• Description of the task:
Every line of the material must come back exactly as given.

• Data to use:

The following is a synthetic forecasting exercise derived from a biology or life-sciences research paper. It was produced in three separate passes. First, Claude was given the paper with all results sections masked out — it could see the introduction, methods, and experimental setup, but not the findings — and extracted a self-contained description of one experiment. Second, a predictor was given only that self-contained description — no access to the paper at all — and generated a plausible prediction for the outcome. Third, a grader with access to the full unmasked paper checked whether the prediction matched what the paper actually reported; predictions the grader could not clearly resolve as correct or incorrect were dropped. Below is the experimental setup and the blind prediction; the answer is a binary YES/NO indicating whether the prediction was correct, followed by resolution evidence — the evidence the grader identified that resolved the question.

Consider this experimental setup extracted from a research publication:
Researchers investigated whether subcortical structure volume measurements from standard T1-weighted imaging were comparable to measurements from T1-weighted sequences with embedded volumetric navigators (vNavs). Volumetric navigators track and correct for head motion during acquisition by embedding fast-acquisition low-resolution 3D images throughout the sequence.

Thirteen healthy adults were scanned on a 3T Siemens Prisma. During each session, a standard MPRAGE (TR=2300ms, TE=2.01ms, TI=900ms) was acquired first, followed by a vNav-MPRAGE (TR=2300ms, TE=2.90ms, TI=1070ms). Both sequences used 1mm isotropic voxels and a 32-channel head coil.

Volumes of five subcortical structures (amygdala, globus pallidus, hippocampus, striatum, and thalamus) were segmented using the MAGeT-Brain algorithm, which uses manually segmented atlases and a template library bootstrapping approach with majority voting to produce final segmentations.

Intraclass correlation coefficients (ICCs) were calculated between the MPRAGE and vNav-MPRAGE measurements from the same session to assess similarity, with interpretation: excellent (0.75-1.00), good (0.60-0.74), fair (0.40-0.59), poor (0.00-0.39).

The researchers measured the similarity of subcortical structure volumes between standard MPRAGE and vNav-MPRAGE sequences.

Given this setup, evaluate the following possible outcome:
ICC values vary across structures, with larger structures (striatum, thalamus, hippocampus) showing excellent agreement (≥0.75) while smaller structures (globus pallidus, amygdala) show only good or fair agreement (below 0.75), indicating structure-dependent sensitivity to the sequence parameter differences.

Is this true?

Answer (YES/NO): NO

• Expected answer:
The following is a synthetic forecasting exercise derived from a biology or life-sciences research paper. It was produced in three separate passes. First, Claude was given the paper with all results sections masked out — it could see the introduction, methods, and experimental setup, but not the findings — and extracted a self-contained description of one experiment. Second, a predictor was given only that self-contained description — no access to the paper at all — and generated a plausible prediction for the outcome. Third, a grader with access to the full unmasked paper checked whether the prediction matched what the paper actually reported; predictions the grader could not clearly resolve as correct or incorrect were dropped. Below is the experimental setup and the blind prediction; the answer is a binary YES/NO indicating whether the prediction was correct, followed by resolution evidence — the evidence the grader identified that resolved the question.

Consider this experimental setup extracted from a research publication:
Researchers investigated whether subcortical structure volume measurements from standard T1-weighted imaging were comparable to measurements from T1-weighted sequences with embedded volumetric navigators (vNavs). Volumetric navigators track and correct for head motion during acquisition by embedding fast-acquisition low-resolution 3D images throughout the sequence.

Thirteen healthy adults were scanned on a 3T Siemens Prisma. During each session, a standard MPRAGE (TR=2300ms, TE=2.01ms, TI=900ms) was acquired first, followed by a vNav-MPRAGE (TR=2300ms, TE=2.90ms, TI=1070ms). Both sequences used 1mm isotropic voxels and a 32-channel head coil.

Volumes of five subcortical structures (amygdala, globus pallidus, hippocampus, striatum, and thalamus) were segmented using the MAGeT-Brain algorithm, which uses manually segmented atlases and a template library bootstrapping approach with majority voting to produce final segmentations.

Intraclass correlation coefficients (ICCs) were calculated between the MPRAGE and vNav-MPRAGE measurements from the same session to assess similarity, with interpretation: excellent (0.75-1.00), good (0.60-0.74), fair (0.40-0.59), poor (0.00-0.39).

The researchers measured the similarity of subcortical structure volumes between standard MPRAGE and vNav-MPRAGE sequences.

Given this setup, evaluate the following possible outcome:
ICC values vary across structures, with larger structures (striatum, thalamus, hippocampus) showing excellent agreement (≥0.75) while smaller structures (globus pallidus, amygdala) show only good or fair agreement (below 0.75), indicating structure-dependent sensitivity to the sequence parameter differences.

Is this true?

Answer (YES/NO): NO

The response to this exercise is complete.